[TEXT PROVIDED]:

Video killed the cruisey bar

How the web personals are eroding real life


Steve, a 51-year-old software consultant, is a friendly outgoing guy and he’s never had trouble meeting guys in bars. He still occasionally meets people in the real world. But these days if he goes out it’s not with the intention of cruising. “The bars per se are dead for that kind of stuff.”

It’s a view that’s specific to Steve (not his real name), and a reflection of his age, schedule and changing interests. But it’s also a view you’ll hear echoed by everyone from website operators to bar managers. If people want a drink, goes the current wisdom, they’ll go to a bar. If they want sex, they’ll go on-line. It’s way more efficient.

On the surface, this looks like just another innocuous little trend, a slight shift in social habits. “Oh, it’s just another way to meet people.” But in fact it’s a radical departure with grave implications for the gay male community. Twenty years ago, if you wanted to get laid, you had to go out. Now you have options.

People are still going out, says Dean Odorico, general manager of Woody’s. “But if you’re horny and you’re looking for sex I think people are more apt to use the phone lines and the Internet.” He doesn’t think the ‘net is a threat to the bars just yet, though he thinks it might be “hurting the cruise bars a little bit.” At the moment, not enough people have access to the ‘net.

[DATA SEGMENT]:
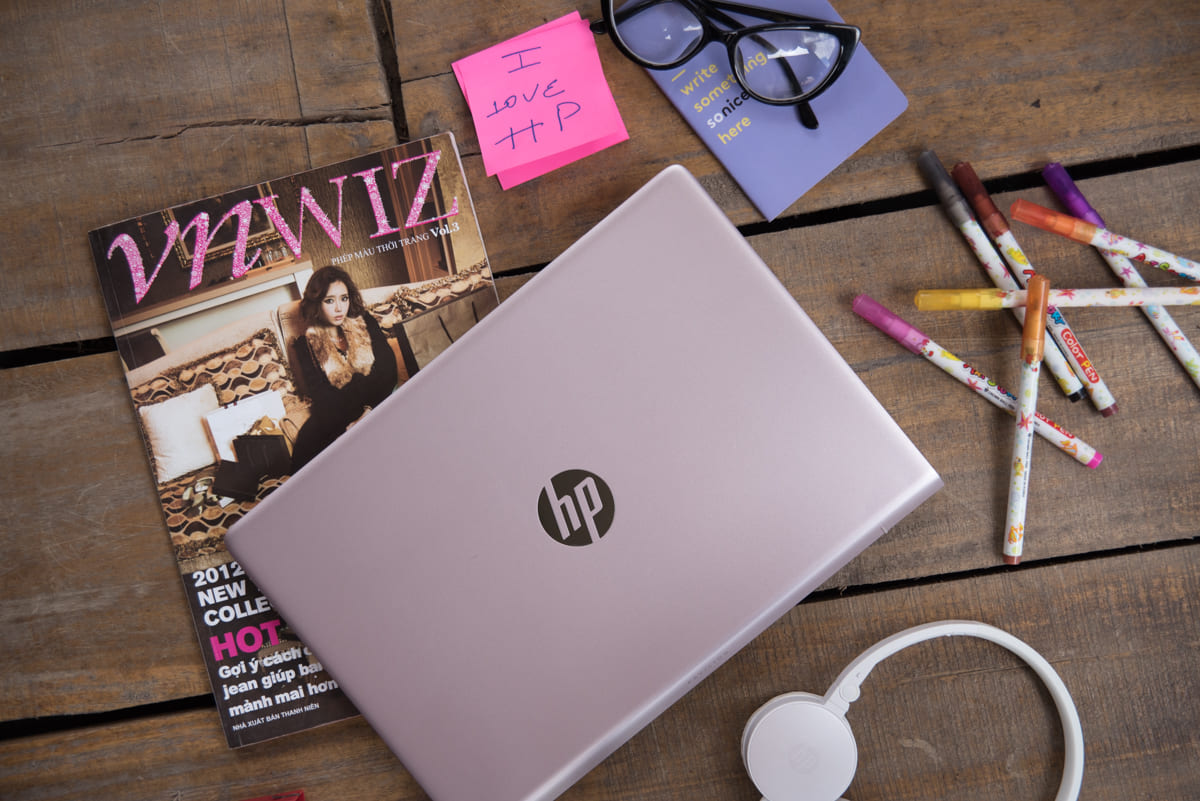 Laptop HP Pavilion 14-bf015TU - Sành điệu với màu hồng cực cool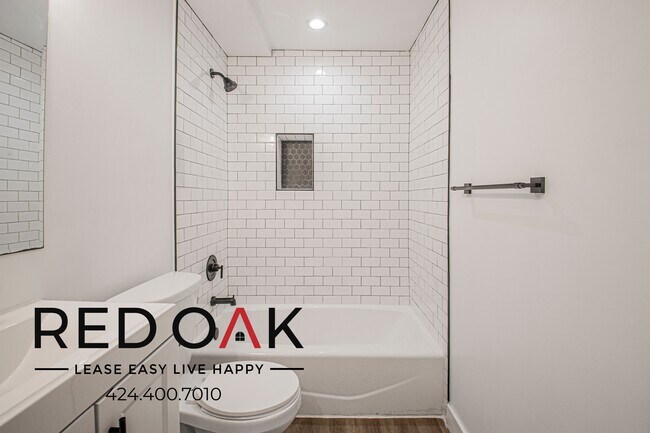 Building Photo - 240 N Van Ness Ave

[QUESTIONS ON THE MATERIAL]:
a: According to the article on web personals, what three things is Steve's view a reflection of?
b: In the article on web personals, swap "software consultant" for "graphic designer" and write out the passage starting at "Video killed the" and ending at "way more efficient.".
The listing has no connection to the article on web personals.

[RESPONSE LIST]:
a: His age, his schedule, and his changing interests.

b:
Video killed the cruisey bar

How the web personals are eroding real life


Steve, a 51-year-old graphic designer, is a friendly outgoing guy and he’s never had trouble meeting guys in bars. He still occasionally meets people in the real world. But these days if he goes out it’s not with the intention of cruising. “The bars per se are dead for that kind of stuff.”

It’s a view that’s specific to Steve (not his real name), and a reflection of his age, schedule and changing interests. But it’s also a view you’ll hear echoed by everyone from website operators to bar managers. If people want a drink, goes the current wisdom, they’ll go to a bar. If they want sex, they’ll go on-line. It’s way more efficient.